Designing gadgets with desktop 3D printers is nothing new. But until now, no one has ever used an at-home thermoplastic machine to help build a pistol. For one of the nation’s gun lobbies, it’s about time.That reminds me of John Malkovich's plastic gun in the movie, "In The Line of Fire ."
The firearm in question is a .22-caliber rifle developed by Wisconsin engineer and amateur gunsmith Michael Guslick. Using his Stratasys 3D printing machine and blueprints downloaded from the internet, Guslick successfully printed the lower receiver — or frame — of an AR-15 rifle and turned it into a gun. He also shared the results on his blog.

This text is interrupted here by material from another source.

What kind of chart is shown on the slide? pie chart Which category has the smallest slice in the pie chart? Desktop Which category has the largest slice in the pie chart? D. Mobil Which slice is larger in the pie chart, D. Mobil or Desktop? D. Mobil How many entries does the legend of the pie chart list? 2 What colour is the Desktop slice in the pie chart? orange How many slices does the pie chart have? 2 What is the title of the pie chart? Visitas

“People have been making firearms at home since before America was a country,” Dudley Brown, executive vice president of the National Association for Gun Rights, tells Danger Room. “And not only does it not make it dangerous, it makes America safer. It’s where most of the innovation came from. John Moses Browning built guns out of his basement. We’re still using them.”

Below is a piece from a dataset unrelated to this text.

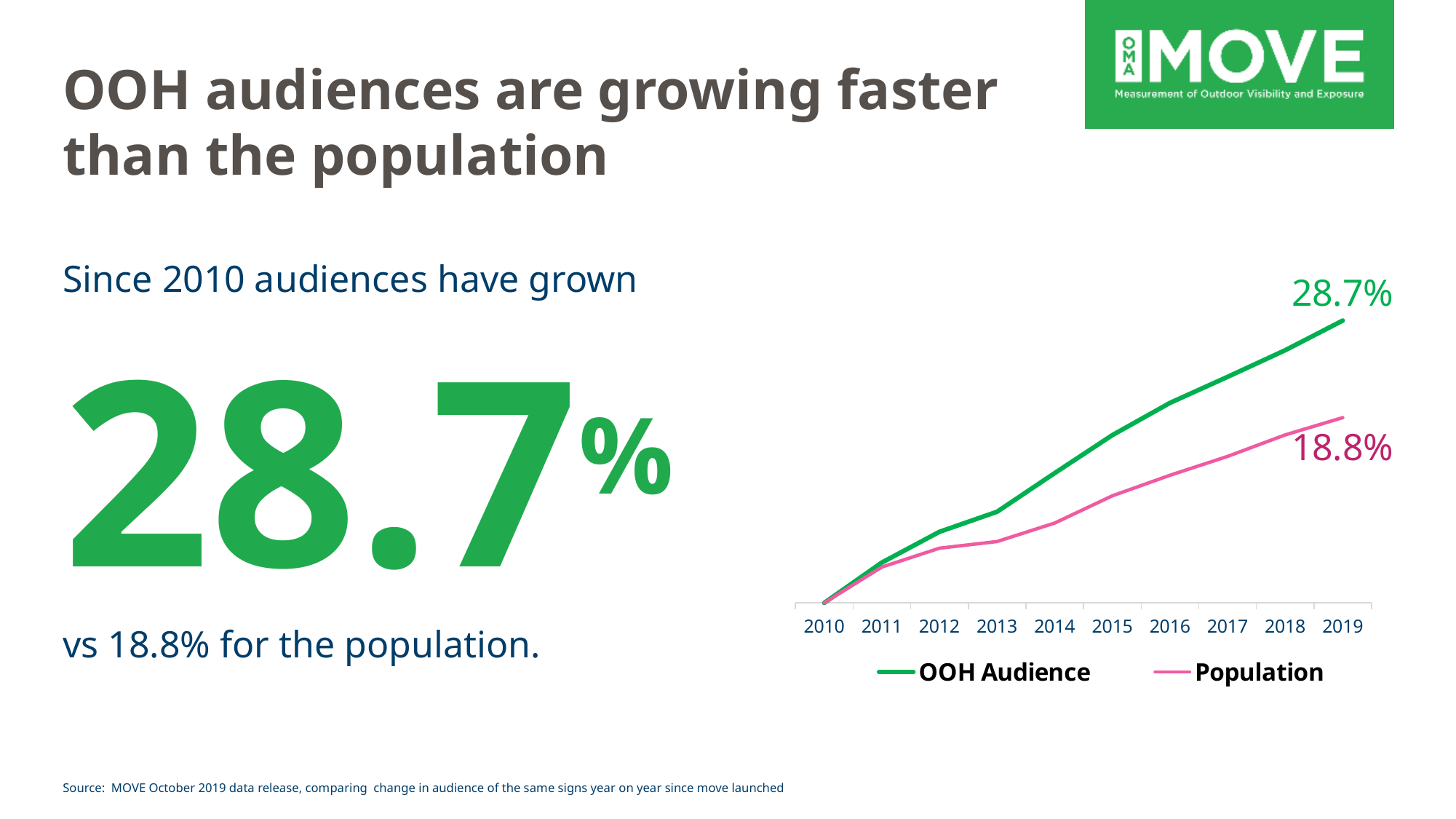
Does the Population series rise or fall from 2010 to 2019? rise What is the value of the Population series in 2019? 18.8% What is the value of the OOH Audience series in 2019? 28.7% How many years are shown on the x axis of the chart? 10 How many series does the chart legend list? 2 What are the two series named in the chart legend? OOH Audience and Population Does the OOH Audience series rise or fall from 2010 to 2019? rise What type of chart is shown on the slide? line chart Which colour is used for the OOH Audience line? green What is the difference between the OOH Audience and Population values in 2019? 9.9% What is the first year shown on the x axis of the chart? 2010 Which series has the higher value in 2019, OOH Audience or Population? OOH Audience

Neither Brown nor the NAGR condone building firearms illegally. But at-home plastic gun manufacturing raises some thorny legal and regulatory questions, and has some worried it could undermine attempts to keep America’s guns under control. Managing the flow of solid weapons is one thing. How do you control a digital pattern that people can use to print guns in their living rooms?
Note that Guslick didn’t manufacture the entire weapon using the printer. The rest of the rifle is assembled from commercial off-the-shelf parts. Guslick provided a photo of an earlier pistol model — seen above — to Danger Room, which shows a printed thermoplastic lower receiver, and a commercially bought metal upper receiver, barrel, grip and magazine. And of course, Guslick didn’t manufacture the ammo either. But as metal and ceramic materials become available for low-end printers, it could become possible to one day print an entire gun.